Excerpted passage:

In [1]:
#import packages

import numpy as np
import seaborn as sns 
from geopy.distance import distance
import scipy.stats as stats
from scipy import stats 
from math import sqrt
import scipy
import pandas as pd
import sklearn 
from sklearn.preprocessing import StandardScaler
from statsmodels.formula.api import ols 
import matplotlib.pyplot as plt   
from sklearn.model_selection import train_test_split 
from sklearn import metrics
from sklearn import linear_model 
from datetime import datetime
from sklearn.linear_model import LinearRegression
from sklearn.preprocessing import PolynomialFeatures
from sklearn.preprocessing import StandardScaler 
import statsmodels.formula.api as smf
import statsmodels.api as sm 
import pickle 



plt.style.use('seaborn')
sns.set(style='darkgrid', color_codes=True)

In [47]:
scaler_file = open('scaler.pickle','rb')
final_scaler = pickle.load(scaler_file)
model_file = open('model.pickle','rb')
final_model = pickle.load(model_file)

Spatial relation data:

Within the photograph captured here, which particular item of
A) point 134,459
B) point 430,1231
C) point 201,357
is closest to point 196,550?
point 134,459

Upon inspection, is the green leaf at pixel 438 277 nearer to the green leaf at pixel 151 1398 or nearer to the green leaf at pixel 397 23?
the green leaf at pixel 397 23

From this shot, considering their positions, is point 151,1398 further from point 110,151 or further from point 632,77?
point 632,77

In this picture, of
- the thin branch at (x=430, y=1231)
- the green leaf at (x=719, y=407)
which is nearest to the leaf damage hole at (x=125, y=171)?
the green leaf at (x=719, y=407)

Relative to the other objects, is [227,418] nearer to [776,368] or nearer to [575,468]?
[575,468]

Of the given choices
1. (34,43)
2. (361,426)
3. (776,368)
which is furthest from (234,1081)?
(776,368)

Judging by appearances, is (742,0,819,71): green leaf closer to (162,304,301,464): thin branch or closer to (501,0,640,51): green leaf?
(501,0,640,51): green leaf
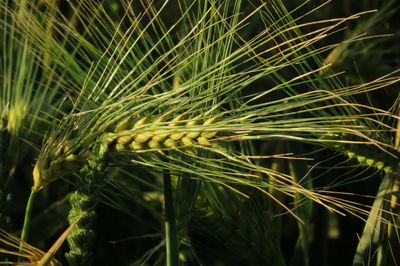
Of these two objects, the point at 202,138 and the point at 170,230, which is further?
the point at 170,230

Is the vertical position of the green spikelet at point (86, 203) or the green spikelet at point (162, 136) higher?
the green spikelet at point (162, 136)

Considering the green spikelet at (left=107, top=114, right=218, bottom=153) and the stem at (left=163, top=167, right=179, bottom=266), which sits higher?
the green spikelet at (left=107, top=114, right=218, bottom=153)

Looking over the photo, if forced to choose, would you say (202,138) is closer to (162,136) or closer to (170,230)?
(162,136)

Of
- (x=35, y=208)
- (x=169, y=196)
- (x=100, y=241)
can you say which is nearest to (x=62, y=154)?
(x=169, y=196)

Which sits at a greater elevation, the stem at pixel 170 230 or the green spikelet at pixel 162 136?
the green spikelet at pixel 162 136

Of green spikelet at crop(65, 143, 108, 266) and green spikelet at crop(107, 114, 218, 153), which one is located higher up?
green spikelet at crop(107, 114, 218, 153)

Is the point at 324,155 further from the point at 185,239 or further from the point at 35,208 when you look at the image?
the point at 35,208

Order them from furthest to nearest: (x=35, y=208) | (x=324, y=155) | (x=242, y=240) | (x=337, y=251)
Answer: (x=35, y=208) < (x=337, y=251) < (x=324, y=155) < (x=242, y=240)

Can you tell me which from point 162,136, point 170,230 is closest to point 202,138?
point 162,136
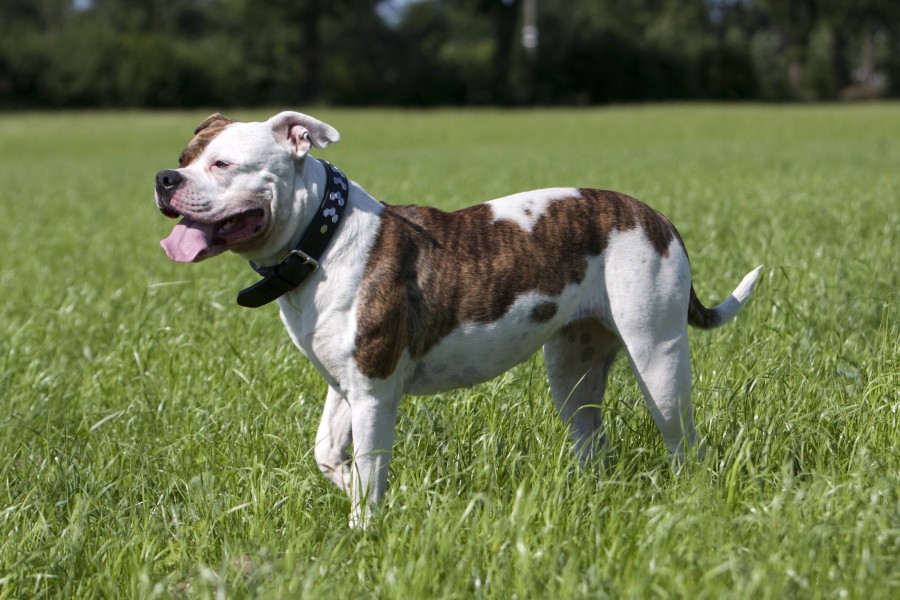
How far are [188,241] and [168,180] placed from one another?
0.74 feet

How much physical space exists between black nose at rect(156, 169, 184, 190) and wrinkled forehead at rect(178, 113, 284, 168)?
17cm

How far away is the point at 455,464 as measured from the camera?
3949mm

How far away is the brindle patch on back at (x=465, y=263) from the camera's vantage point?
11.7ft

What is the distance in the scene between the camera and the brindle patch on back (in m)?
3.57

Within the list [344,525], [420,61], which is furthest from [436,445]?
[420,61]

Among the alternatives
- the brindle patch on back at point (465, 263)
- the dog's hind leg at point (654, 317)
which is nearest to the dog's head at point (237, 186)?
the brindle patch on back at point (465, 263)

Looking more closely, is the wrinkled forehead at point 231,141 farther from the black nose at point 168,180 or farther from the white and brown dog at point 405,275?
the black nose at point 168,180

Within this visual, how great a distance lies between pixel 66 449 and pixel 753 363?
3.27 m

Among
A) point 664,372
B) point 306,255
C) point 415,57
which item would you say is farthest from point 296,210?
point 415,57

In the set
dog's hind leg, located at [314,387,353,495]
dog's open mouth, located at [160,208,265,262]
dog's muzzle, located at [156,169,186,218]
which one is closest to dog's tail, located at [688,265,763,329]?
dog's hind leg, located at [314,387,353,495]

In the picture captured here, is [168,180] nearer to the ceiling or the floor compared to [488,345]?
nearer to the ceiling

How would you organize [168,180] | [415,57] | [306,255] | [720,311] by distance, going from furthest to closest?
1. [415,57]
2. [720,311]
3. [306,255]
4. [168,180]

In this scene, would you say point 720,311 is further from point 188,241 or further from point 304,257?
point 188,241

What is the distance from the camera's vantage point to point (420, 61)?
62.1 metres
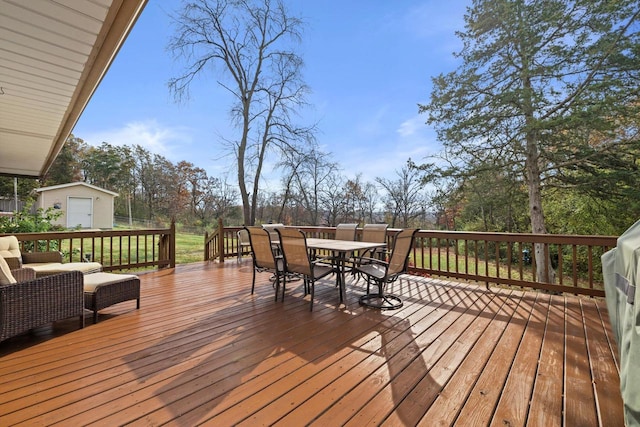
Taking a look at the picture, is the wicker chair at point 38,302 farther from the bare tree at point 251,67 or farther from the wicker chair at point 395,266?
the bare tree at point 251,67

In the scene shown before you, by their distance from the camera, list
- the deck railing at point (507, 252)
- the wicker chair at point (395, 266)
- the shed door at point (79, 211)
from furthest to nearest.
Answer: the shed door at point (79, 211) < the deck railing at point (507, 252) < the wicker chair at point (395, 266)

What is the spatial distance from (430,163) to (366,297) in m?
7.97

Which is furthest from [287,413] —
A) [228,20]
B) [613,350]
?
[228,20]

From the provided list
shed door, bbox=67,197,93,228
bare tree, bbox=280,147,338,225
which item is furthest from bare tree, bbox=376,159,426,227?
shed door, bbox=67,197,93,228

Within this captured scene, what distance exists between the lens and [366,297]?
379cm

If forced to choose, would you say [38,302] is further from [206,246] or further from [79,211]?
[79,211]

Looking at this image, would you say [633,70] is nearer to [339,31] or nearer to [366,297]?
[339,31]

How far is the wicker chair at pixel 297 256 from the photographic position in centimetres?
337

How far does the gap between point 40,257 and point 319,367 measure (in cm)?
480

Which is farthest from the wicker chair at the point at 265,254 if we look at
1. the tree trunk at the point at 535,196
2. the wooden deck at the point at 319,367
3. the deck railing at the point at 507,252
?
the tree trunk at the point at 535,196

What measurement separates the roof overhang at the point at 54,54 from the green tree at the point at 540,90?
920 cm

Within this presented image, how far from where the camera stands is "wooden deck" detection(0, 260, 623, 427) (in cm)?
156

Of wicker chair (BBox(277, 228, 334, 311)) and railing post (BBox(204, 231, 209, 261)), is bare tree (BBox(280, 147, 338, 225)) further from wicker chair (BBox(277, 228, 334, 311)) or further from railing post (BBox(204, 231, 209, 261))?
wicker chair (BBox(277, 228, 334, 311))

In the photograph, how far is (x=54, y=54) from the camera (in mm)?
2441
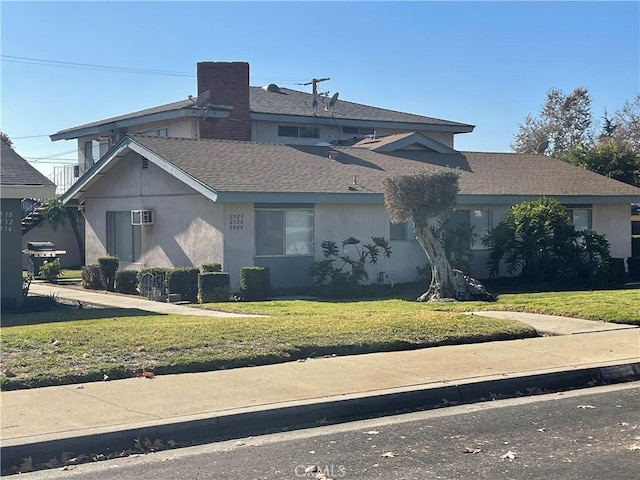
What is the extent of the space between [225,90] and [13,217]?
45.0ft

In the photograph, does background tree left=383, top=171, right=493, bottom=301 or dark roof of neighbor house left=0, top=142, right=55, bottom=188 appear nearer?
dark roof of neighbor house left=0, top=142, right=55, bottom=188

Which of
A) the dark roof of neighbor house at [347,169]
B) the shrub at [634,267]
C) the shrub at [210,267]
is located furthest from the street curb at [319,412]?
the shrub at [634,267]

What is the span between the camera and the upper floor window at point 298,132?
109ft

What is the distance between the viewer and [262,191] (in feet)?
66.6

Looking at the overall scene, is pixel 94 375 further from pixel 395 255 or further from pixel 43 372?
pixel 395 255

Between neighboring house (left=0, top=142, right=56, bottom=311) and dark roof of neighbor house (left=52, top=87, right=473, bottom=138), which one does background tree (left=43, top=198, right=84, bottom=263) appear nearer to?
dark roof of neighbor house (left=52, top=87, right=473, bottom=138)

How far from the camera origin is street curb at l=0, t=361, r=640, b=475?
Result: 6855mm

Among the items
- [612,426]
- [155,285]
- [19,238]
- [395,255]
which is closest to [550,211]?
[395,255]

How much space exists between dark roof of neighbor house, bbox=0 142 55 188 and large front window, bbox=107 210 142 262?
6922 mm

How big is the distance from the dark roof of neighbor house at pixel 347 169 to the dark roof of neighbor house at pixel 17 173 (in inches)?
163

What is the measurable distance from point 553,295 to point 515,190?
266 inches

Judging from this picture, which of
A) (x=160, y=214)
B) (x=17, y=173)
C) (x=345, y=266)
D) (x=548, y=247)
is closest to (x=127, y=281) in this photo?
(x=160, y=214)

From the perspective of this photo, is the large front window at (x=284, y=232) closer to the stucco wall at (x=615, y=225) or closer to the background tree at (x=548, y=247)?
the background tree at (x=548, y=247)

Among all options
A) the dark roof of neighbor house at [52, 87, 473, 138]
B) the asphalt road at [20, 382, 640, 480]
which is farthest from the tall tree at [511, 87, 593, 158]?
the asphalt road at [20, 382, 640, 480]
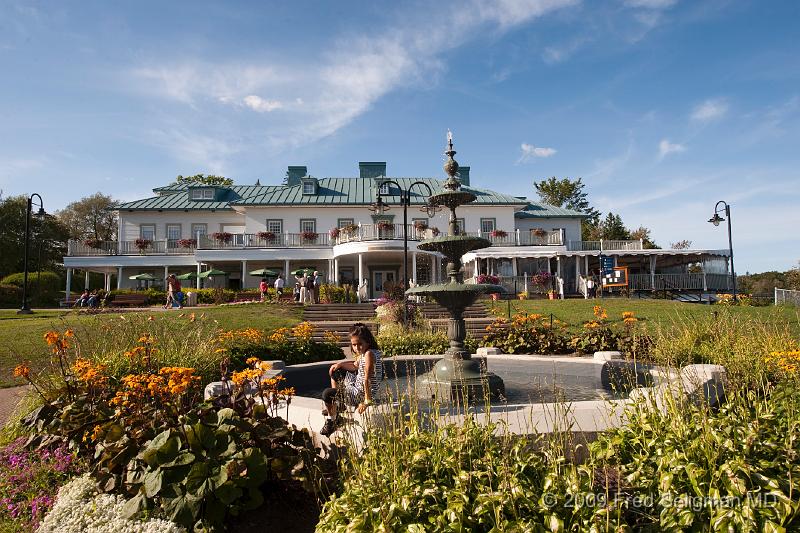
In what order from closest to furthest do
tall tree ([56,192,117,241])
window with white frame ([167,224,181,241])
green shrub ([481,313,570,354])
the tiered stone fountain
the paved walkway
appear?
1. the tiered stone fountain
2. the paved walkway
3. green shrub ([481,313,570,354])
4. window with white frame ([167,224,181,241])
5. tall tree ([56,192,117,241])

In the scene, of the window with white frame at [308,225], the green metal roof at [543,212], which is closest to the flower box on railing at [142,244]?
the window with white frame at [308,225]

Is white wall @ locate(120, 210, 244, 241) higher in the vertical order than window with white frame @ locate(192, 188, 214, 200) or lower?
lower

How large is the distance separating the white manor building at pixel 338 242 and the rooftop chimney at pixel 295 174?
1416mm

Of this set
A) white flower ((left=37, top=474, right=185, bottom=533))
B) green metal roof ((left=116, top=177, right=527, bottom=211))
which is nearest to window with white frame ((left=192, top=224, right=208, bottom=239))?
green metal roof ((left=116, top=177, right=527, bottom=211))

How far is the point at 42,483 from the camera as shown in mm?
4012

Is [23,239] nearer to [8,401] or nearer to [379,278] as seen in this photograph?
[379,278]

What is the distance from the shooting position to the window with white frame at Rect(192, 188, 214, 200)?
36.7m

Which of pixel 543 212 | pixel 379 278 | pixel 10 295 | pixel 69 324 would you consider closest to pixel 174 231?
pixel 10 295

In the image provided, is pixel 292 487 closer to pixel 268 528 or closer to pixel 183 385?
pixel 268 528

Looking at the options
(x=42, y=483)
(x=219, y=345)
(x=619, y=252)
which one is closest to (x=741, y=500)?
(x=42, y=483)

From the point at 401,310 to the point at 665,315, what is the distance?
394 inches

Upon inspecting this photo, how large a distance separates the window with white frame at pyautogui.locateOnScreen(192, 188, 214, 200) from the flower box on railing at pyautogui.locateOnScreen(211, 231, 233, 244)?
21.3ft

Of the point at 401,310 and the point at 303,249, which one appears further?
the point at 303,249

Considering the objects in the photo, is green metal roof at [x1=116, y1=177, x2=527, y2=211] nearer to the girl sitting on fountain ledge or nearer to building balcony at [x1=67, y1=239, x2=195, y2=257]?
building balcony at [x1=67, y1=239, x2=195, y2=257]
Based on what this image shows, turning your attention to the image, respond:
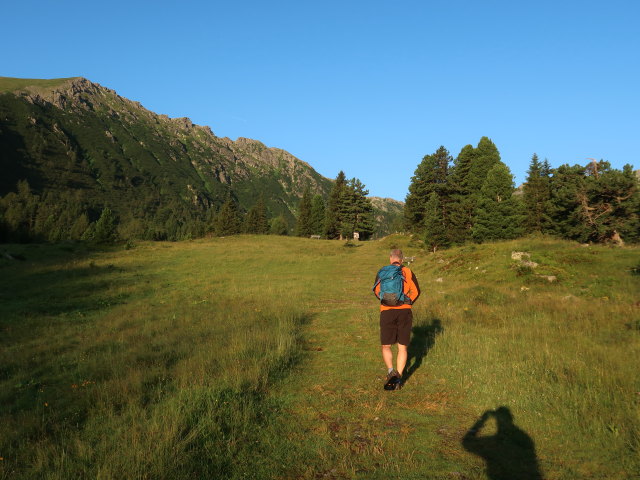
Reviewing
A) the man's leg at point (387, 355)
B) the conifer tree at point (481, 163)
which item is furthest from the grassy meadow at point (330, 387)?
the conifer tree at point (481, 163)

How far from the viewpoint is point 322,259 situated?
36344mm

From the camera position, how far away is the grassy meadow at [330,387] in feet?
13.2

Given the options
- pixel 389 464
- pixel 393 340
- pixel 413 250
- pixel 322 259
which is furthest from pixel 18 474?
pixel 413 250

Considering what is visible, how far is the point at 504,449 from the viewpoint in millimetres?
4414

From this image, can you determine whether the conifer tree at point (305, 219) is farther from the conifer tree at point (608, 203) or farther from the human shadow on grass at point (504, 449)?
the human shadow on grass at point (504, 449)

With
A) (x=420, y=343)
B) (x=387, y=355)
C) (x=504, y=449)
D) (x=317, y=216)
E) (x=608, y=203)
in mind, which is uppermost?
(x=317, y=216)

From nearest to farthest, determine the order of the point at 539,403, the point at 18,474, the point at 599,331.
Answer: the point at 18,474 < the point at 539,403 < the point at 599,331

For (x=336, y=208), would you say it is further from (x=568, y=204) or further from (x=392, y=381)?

What this exercise asks:
1. Answer these questions about the notebook code above the rows:
(a) What style name is passed to plt.style.use?
(b) Which file is opened to load final_scaler?
(c) What name is imported from geopy.distance?
2. Output the part of the notebook code that opens with the words containing "plt.style.use('seaborn')" and closes with "final_model = pickle.load(model_file)", copied exactly.

Outputs for the tasks:
1.
(a) 'seaborn'
(b) scaler.pickle
(c) distance

2.
plt.style.use('seaborn')
sns.set(style='darkgrid', color_codes=True)

In [47]:
scaler_file = open('scaler.pickle','rb')
final_scaler = pickle.load(scaler_file)
model_file = open('model.pickle','rb')
final_model = pickle.load(model_file)